Can Google Make Its Mark on the Cloud?

The search giant is a distant third behind Microsoft and Amazon.

Google's Cloud Ambitions: Can They Compete With Amazon?

Google was once a cloud pioneer, having spent years stringing together data centers to support its search business. But it squandered that lead by allowing others to market such infrastructure as a service first. Alphabet, Google’s parent, is now intent on narrowing the gap with and Microsoft, in large part because it needs to build a reliable revenue stream that doesn’t come from ads.

Last November, Alphabet asked board member Diane Greene to piece together the fragments of its cloud business. Greene, the co-founder and former chief executive officer of VMware, which develops cloud systems for companies, has unified several departments into a single unit called Google Cloud. In June she hired Tariq Shaukat to lead its growing sales team. Shaukat’s previous job was chief commercial officer for Caesars Entertainment in Las Vegas, making him a bit of an odd duck at a company populated by computer engineers.

More than one person in Silicon Valley has described Greene as having a “blank check” for acquisitions. Since she came on board, her unit has shepherded at least four sizable deals, including the $625 million purchase of Apigee, which makes tools for corporate users of cloud-based applications.

A year into the job, Greene has something to show for her efforts. Google’s share of the so-called public cloud market—which includes data storage, computing, and networking services—has more than doubled since the second quarter of 2015, according to estimates from Synergy Research Group. But at 5 percent or so, it’s still well behind Microsoft’s 12 percent and Amazon’s market-leading 43 percent. Amazon Web Services logged almost $8 billion in revenue in 2015 and is on pace to top $10 billion this year. Alphabet has yet to break out results for Google Cloud, but industry insiders estimate its sales are at most a tenth of Amazon’s.

During an Oct. 27 call with investors, Google CEO Sundar Pichai said the cloud division would be one of his “largest areas” of investment and personnel growth in 2017. Jonathan Atkin, an analyst with RBC Capital Markets, is skeptical about how much headway Greene can make. “Google has the raw infrastructure to be relevant in this sector, just not the DNA,” he says. An investor, who asked to remain anonymous because his venture capital firm works with Google, echoes the thought: “They don’t have the DNA to deal with a chief information officer.”

For as long as it’s been around, Google’s priority has been creating software to be used by billions of individuals, which is why it has long neglected the market for business applications. Prabhakar Raghavan, a company veteran who oversees G Suite, Google’s version of Microsoft Office, recalls floating an idea for a feature that would appeal to maybe 10 million users. He says the reaction from his engineers was “Give me a break.”

Shaukat says times have changed: “It’s probably a fair characterization of what we were like three or four years ago as opposed to what we are like today.” Meeting with chief information officers and other corporate executives is his “full-time job,” he says.

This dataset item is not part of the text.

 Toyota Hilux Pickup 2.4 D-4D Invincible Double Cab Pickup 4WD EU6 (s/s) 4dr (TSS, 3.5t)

Google is under pressure to sign up customers, because a large chunk of its cloud revenue comes from just two clients, says a former Google employee: Apple and Snapchat’s parent company, Snap. Apple has developed an internal photo-storage system dubbed McQueen to gradually end its reliance on Google and Amazon servers, say people familiar with its strategy. An investor close to Snap says it may one day take a similar route.

Google and AWS have engaged in successive rounds of price-cutting to win business. As an additional inducement, Google is offering its cloud customers access to tools that incorporate artificial intelligence, such as an image-recognition feature. Several executives in Silicon Valley have lauded the offerings, but less tech-savvy companies in other industries may struggle to make use of them. “The perception from people is that Google is still quirky to use,” says Matthew Prince, CEO of Cloudflare, a web security firm. “It’s like everyone is speaking standardized English, and Google [is] the French speaker.”

The bottom line: Google’s share of the cloud market has doubled, to about 5 percent, in the past year, but AWS has 43 percent and Microsoft 12 percent.